Он начал строить на чистом месте. С чистого атеизма, сиречь безбожия. Оно сильно тем же, чем непобедим Сатана: отрицанием. Ни один богослов не нашёл убедительного доказательства бытия Божьего. Проще и убедительнее всего принять несотворимость, самобытность мира. Но в силе этой простоты таится и уязвимость отрицания: если уж сомневаться, то во всём, и в атеизме тоже.

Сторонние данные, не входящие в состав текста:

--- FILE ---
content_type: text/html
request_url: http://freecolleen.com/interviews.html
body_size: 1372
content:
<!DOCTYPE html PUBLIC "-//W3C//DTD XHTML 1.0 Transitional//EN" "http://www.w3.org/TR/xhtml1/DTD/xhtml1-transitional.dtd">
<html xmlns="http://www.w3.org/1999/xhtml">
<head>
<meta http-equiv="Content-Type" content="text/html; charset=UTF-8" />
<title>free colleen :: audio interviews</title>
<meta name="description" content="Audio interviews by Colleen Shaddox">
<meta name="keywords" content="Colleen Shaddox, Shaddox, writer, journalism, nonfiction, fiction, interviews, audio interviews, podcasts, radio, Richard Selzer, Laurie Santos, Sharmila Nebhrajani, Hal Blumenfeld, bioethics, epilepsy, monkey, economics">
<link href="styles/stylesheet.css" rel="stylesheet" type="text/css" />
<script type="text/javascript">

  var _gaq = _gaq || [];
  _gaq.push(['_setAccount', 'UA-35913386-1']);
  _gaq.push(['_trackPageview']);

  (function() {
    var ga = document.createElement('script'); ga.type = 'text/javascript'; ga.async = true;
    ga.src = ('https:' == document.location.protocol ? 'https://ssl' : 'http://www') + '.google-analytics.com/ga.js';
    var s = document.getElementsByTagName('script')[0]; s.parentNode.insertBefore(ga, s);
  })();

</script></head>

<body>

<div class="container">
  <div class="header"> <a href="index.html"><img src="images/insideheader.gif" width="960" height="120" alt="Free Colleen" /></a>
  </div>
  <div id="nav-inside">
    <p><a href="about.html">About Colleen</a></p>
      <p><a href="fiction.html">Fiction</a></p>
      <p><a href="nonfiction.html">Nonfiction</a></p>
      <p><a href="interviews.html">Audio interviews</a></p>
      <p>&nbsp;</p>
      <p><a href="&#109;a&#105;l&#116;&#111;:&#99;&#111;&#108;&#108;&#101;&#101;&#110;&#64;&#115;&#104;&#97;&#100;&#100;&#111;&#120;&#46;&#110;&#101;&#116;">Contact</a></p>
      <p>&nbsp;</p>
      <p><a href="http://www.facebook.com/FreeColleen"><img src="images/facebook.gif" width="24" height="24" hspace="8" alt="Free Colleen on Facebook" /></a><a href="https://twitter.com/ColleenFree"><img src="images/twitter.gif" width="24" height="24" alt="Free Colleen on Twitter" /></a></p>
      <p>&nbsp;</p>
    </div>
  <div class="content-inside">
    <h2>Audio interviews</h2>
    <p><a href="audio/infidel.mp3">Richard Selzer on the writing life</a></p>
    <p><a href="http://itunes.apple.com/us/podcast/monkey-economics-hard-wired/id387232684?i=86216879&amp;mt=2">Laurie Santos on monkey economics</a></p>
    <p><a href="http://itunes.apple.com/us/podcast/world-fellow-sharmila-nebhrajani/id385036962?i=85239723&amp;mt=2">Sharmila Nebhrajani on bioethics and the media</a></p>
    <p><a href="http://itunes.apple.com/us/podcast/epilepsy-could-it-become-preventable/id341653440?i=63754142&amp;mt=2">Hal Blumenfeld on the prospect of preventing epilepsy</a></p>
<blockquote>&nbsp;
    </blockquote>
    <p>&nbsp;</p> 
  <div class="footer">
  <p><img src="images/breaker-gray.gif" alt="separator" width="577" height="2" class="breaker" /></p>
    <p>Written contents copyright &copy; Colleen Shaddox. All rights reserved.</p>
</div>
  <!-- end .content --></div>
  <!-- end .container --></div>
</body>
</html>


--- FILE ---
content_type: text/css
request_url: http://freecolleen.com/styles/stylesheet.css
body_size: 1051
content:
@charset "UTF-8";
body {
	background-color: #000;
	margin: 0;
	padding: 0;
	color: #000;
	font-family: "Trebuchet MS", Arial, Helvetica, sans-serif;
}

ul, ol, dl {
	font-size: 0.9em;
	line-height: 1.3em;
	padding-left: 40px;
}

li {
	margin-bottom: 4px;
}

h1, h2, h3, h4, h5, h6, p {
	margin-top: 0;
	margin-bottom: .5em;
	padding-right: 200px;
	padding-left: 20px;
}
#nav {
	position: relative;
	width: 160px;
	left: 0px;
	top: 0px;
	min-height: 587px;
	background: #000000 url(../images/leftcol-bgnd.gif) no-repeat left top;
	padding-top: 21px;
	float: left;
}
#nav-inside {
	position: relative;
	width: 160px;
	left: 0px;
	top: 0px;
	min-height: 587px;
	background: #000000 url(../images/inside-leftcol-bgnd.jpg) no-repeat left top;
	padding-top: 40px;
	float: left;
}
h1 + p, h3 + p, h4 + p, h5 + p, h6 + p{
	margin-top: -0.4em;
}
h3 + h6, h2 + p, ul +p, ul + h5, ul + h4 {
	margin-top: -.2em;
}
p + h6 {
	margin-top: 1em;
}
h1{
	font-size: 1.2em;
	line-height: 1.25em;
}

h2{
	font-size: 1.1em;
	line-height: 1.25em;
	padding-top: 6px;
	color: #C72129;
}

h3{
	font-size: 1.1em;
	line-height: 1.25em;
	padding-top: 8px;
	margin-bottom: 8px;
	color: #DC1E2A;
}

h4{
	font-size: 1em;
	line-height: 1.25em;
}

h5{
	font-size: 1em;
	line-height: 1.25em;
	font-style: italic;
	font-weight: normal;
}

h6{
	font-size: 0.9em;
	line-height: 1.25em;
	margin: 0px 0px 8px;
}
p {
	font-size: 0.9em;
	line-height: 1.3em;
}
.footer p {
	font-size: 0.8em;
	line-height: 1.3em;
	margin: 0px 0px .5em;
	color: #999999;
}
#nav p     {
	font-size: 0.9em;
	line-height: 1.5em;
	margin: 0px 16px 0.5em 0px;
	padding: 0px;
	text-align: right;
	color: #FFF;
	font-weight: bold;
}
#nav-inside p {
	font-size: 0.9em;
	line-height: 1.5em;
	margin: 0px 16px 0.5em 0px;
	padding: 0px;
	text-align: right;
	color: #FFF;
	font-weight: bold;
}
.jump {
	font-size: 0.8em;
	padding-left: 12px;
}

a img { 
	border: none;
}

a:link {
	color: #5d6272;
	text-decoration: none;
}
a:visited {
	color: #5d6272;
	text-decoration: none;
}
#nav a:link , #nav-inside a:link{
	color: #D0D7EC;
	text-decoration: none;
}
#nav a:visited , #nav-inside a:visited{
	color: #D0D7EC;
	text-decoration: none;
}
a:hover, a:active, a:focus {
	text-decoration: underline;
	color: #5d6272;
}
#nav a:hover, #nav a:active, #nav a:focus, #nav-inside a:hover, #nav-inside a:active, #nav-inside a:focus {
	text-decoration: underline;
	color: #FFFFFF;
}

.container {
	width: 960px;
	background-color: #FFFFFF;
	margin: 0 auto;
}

Все разновидности безбожия сводятся к тому, что человеческий разум есть следствие соединения природных частей, каждая из которых не обладает духовностью, а вместе — обретают. Распавшись по смерти, части «расходятся», как бы растворяясь в воздухе, а вовсе не возвращаются к Создателю. По возвращении из Великих Лук Неупокой и сам дошёл до этой точки, и ни игумен, ни Писание не могли бы переубедить его. Тут и Книга Бытия приходит на помощь, ведь Адам был слеплен из праха, из земли, из размельчённых камней. Стало быть, камень есть самый наглядный образ тех частиц, из коих создаётся одухотворённое тело.
Дальше у атеиста два пути: либо признать, что камень изначально обладает духовным началом как бы в зародыше, что противоречит всей науке, не обнаружившей этой духовности в камнях ни разу (а атеист должен цепляться за науку, больше не за что!); либо признать за аксиому, будто соединение камней способно породить мысль, то есть способность воспринимать мир. Случайным образом достигнув совершенства, «камни» рождают свою противоположность, нечто не свойственное первобытной природе —Дух, восприятие, страдание.
Вот уже первое, во что приходится верить. Не знать, а верить! Тем самым атеист опускается на одну доску с самой простодушной бабой, ни разу не выследившей хорька, а потому поверившей, будто в хлеву хозяйничает домовой. Верить приходится и в другую нелепость: что слепой юрод за конечное время способен построить годные для жилья хоромы. Ведь «камни» соединяются самобытно, без смысла и плана, вслепую и случайно, иначе придётся признать наличие свободной воли вне камней. Этот второй символ атеистической веры противоречит уже и здравому смыслу, и логике — единственному оружию атеиста.